In this case, the court determined that although a "gross valuation misstatement" had occurred (in that taxpayer's valuation of the property was 400% or more of the correct amount, as determined by the government), the taxpayer had obtained a "qualified appraisal" of the and had made a good-faith investigation of the value of the contributed property. Therefore, the court held that taxpayer satisfied the §6664(c)(2) "reasonable cause exception" for underpayments related to the §6662(h) gross valuation misstatement penalty.

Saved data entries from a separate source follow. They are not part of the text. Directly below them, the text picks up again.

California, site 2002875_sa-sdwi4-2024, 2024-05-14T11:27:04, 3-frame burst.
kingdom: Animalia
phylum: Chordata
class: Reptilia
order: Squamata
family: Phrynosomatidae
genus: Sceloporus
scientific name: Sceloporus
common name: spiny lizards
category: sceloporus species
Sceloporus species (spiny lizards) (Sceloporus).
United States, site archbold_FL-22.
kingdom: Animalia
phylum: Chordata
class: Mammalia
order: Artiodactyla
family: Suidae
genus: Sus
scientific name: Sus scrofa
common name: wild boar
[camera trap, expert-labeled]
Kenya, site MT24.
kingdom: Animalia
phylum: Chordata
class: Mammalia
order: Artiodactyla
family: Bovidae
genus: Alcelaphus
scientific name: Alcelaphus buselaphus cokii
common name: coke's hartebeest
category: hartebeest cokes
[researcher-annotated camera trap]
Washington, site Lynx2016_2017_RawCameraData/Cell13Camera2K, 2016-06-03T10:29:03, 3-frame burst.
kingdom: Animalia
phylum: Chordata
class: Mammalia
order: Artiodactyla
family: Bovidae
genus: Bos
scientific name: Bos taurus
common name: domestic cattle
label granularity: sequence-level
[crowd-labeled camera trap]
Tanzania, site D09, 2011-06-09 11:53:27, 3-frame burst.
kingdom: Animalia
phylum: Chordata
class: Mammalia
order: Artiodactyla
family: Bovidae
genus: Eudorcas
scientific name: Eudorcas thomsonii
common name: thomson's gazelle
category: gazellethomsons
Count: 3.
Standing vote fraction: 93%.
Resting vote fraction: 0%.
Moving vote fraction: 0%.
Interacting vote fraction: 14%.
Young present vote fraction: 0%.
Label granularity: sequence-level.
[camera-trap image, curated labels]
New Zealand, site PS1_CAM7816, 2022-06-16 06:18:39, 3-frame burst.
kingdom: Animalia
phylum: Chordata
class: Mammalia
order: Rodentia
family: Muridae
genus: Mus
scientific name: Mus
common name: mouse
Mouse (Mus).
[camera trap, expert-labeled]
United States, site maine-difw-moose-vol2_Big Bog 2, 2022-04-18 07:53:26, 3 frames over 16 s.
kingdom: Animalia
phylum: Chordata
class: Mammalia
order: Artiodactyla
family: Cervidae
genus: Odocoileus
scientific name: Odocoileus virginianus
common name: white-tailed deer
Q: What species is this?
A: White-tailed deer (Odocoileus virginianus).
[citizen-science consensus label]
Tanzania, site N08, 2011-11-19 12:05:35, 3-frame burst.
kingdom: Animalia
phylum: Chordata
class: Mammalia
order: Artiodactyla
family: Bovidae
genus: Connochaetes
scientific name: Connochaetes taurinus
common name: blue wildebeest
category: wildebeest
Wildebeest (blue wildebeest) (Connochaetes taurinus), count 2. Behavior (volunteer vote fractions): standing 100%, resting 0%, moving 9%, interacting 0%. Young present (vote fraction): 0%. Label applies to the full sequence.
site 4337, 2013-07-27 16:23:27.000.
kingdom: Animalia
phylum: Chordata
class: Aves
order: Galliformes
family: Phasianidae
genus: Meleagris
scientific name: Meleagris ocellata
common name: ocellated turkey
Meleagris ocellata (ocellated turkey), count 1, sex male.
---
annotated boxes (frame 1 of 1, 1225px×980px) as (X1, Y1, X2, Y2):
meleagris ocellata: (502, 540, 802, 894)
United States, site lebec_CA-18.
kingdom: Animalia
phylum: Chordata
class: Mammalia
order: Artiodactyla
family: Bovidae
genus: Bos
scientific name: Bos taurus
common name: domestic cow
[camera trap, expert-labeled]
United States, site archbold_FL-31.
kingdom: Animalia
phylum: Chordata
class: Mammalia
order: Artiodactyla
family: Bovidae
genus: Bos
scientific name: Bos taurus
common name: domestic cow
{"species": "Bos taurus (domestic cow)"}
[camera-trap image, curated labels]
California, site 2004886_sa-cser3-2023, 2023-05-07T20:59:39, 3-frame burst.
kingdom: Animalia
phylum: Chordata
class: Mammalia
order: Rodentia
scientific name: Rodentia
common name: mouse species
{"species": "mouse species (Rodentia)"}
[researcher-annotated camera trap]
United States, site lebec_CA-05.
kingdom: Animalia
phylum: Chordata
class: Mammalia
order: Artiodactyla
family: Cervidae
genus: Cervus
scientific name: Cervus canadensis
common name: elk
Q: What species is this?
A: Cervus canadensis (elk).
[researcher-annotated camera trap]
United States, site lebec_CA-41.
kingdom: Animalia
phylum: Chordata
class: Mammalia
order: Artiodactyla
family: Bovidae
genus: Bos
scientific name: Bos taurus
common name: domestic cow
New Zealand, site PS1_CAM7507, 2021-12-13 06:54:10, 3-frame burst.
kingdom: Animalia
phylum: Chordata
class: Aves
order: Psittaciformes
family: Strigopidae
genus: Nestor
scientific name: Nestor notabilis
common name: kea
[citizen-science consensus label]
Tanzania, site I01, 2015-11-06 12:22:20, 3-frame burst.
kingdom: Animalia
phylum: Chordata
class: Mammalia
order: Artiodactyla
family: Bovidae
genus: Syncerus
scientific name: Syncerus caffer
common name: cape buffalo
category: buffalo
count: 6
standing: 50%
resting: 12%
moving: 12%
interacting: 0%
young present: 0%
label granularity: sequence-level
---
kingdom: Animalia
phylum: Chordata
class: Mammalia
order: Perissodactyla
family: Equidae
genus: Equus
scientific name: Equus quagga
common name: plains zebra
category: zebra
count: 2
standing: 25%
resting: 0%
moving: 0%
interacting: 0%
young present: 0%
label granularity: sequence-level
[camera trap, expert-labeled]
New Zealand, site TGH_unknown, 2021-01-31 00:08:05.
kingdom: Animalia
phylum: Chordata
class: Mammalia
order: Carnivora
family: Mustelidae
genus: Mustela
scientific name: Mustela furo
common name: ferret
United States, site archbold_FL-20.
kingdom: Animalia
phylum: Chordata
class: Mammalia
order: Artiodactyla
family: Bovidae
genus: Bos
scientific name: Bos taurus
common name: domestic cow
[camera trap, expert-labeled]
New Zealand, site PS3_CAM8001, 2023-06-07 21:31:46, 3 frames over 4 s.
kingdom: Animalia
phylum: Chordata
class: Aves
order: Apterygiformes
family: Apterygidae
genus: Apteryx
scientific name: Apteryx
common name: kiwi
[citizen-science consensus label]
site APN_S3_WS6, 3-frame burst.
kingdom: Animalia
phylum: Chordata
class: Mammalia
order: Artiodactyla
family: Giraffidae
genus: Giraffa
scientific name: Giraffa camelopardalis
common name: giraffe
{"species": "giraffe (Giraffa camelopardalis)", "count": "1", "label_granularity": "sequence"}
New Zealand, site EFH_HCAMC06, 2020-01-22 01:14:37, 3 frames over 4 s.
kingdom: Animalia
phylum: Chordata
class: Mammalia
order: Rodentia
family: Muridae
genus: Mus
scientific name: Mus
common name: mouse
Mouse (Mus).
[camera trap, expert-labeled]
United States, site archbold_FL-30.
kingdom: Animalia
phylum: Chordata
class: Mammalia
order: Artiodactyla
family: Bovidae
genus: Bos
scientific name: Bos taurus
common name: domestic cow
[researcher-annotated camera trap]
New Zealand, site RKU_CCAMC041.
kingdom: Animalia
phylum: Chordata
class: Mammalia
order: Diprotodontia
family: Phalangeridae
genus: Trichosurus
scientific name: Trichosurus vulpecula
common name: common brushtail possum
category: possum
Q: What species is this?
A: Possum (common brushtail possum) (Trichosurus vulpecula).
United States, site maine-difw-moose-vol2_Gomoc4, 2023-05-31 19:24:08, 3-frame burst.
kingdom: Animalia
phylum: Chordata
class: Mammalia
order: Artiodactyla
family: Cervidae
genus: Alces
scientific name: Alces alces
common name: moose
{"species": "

It nevertheless applied the "substantial understatement" penalty that applies when an understatement exceeds the greater of 10% of the tax required to be shown on the income tax return or $5,000. The court found that the taxpayer had not acted with reasonable cause and good faith for purposes of this section because he did not satisfy the three-prong test for reliance on professional advice. To satisfy the three-prong test: (1) the adviser must be a competent professional who had sufficient experience to justify the reliance; (2) the taxpayer must provide necessary and accurate information to the adviser; and (3) the taxpayer must actually rely in good faith on the adviser's judgment. Taxpayer did not meet these requirements because "all of the parties involved in the second conservation easement understood that the easement was contributed for the express purpose of encouraging Boulder County to grant taxpayer a subdivision exemption. Indeed, [the court continued] it would be unreasonable for us to believe that anyone involved in this transaction (i.e., taxpayer, his advisers, and the county commissioners) believed that there was an unrequited contribution."

In addition, none of the individuals that taxpayer relied upon in connection with his grant of the second conservation easement to Boulder County were tax professionals. Their expertise was in other areas (such as land use). Taxpayer's accountant, the CPA who prepared his returns, did not testify on taxpayer's behalf, a fact from which the court drew a negative inference.

For more information, in the Tax Management Portfolios, see Kirschten & Freitag, 863 T.M., Charitable Contributions: Income Tax Aspects, and in Tax Practice Series, see ¶2390, Charitable Contributions: Requirements for Deduction, and ¶2395, Charitable Contributions: Substantiation Requirements.

  1 363 U.S. 278 (1960).

  2 Citing  Comr. v.LoBue, 351 U.S. 243, 246 (1956), and Robertson v. U.S., 343 U.S. 711, 714 (1952).